La carrière de la fille de St-Bernardin a connu un début fulgurant grâce entre autres au succès des émissions SNL Québec et Like moi. Elle a cependant toujours voulu monter un spectacle et elle dit avoir profité de toutes les occasions qu’elle a eues afin de se faire connaitre et y arriver.

Elle sera en spectacle à Chapleau le 3 octobre, à Hearst le 4, Kapuskasing le 5, à Timmins le 6 et finalement à Sudbury le 7 dans le cadre du French Fest. Avant cette tournée intense dans notre région, Le Voyageur tenait à lui parler.

Le Voyageur : Tu as d’abord connu du succès à la télé, mais est-ce que ça a toujours été dans tes plans de faire un spectacle?
Katherine Levac :
Oui, ça a toujours été mon intention. J’ai fait de la télé pour me faire connaitre pour pouvoir faire un spectacle. Tu prends les initiatives pour y arriver.

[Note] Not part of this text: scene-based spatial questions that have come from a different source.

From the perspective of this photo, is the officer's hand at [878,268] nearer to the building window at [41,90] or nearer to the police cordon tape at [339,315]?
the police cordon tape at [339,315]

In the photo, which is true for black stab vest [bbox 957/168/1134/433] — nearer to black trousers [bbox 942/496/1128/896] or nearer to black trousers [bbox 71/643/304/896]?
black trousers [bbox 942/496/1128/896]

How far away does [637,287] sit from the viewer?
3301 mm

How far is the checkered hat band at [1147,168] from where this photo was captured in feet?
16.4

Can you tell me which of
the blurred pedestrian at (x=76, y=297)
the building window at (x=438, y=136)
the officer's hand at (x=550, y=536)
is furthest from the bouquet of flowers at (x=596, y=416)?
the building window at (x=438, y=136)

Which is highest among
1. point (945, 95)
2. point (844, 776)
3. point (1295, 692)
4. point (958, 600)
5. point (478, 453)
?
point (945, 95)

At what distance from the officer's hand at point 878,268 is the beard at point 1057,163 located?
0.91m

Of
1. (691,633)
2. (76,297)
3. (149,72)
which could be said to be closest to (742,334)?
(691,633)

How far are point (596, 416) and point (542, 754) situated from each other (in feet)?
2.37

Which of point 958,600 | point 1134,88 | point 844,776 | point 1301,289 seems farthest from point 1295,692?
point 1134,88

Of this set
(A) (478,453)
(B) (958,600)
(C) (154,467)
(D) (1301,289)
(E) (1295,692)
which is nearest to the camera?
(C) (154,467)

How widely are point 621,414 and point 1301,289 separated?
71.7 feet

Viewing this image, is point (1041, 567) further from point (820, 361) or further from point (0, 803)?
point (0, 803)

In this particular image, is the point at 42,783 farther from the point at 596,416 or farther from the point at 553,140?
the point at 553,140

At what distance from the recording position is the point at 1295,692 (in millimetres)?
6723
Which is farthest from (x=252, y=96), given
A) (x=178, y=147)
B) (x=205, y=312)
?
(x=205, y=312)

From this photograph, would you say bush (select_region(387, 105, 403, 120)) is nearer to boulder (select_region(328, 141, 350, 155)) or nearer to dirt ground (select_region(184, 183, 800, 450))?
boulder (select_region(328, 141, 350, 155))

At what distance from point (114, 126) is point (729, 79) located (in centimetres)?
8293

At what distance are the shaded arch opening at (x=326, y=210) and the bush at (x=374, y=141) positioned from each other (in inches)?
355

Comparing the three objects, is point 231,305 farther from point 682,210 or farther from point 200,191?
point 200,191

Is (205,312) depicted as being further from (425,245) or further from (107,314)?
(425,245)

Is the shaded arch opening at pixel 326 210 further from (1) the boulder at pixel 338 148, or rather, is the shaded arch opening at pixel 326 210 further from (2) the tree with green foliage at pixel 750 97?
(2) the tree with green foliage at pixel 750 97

LV : Est-ce que d’être Franco-Ontarienne a influencé ton parcours?
KL :
Je ne me suis jamais sentie complexée d’être Franco-Ontarienne, ou moins bonne d’être au Québec et de faire des choses en français. Je crois que ça m’a ouvert des portes, parce que dans les arts en général, quand tu es différent, quand tu amènes quelque chose de différent, ça devient intéressant. Ça m’a inspiré aussi, puisque j’arrive avec un background différent. Comme mon premier personnage que j’ai fait à la télé, c’était une Franco-Ontarienne, ça vient d’où je viens.

LV : Tu as souvent rappelé au Québécois lors d’entrevues qu’il y a bel et bien des francophones en Ontario. Est-ce que le message commence à passer?
KL :
Oui, absolument, le message est passé. C’était plus au début. Par exemple, quand je faisais le personnage de la Franco-Ontarienne, les gens me disaient : «Ton personnage anglophone…». On a souvent la vision des Québécois qui ne vont pas voir ce qui se passe ailleurs qu’au Québec. Parfois oui, mais moi, ce que j’ai vécu, ce que je ressens, c’est qu’ils sont très intéressés, très intrigués en fait.

LV : Est-ce que la langue française est un sujet dans ton spectacle.
KL :
Oui, j’ai un numéro sur la fragilité de cette langue-là. Je n’ai pas de numéro sur l’Ontario comme tel, mais, si je te parle d’éducation, de religion, de relations personnelles, l’Ontario est toujours en arrière-plan parce que c’est là que j’ai grandi.

LV : Est-ce que de présenter ton spectacle en Ontario change ta façon de présenter certains numéros?
KL :
Je le fais déjà quand je fais des shows à Orléans [ou ailleurs en Ontario]. Oui j’adapte des choses. Mon propos reste le même, mais il y a des ajustements. C’est surtout le rapport qui change. Quand je suis au Québec, je dis «Ben nous en Ontario c’est comme ça», tandis qu’en Ontario je dis plutôt »Ben nous on est comme ça par rapport à eux».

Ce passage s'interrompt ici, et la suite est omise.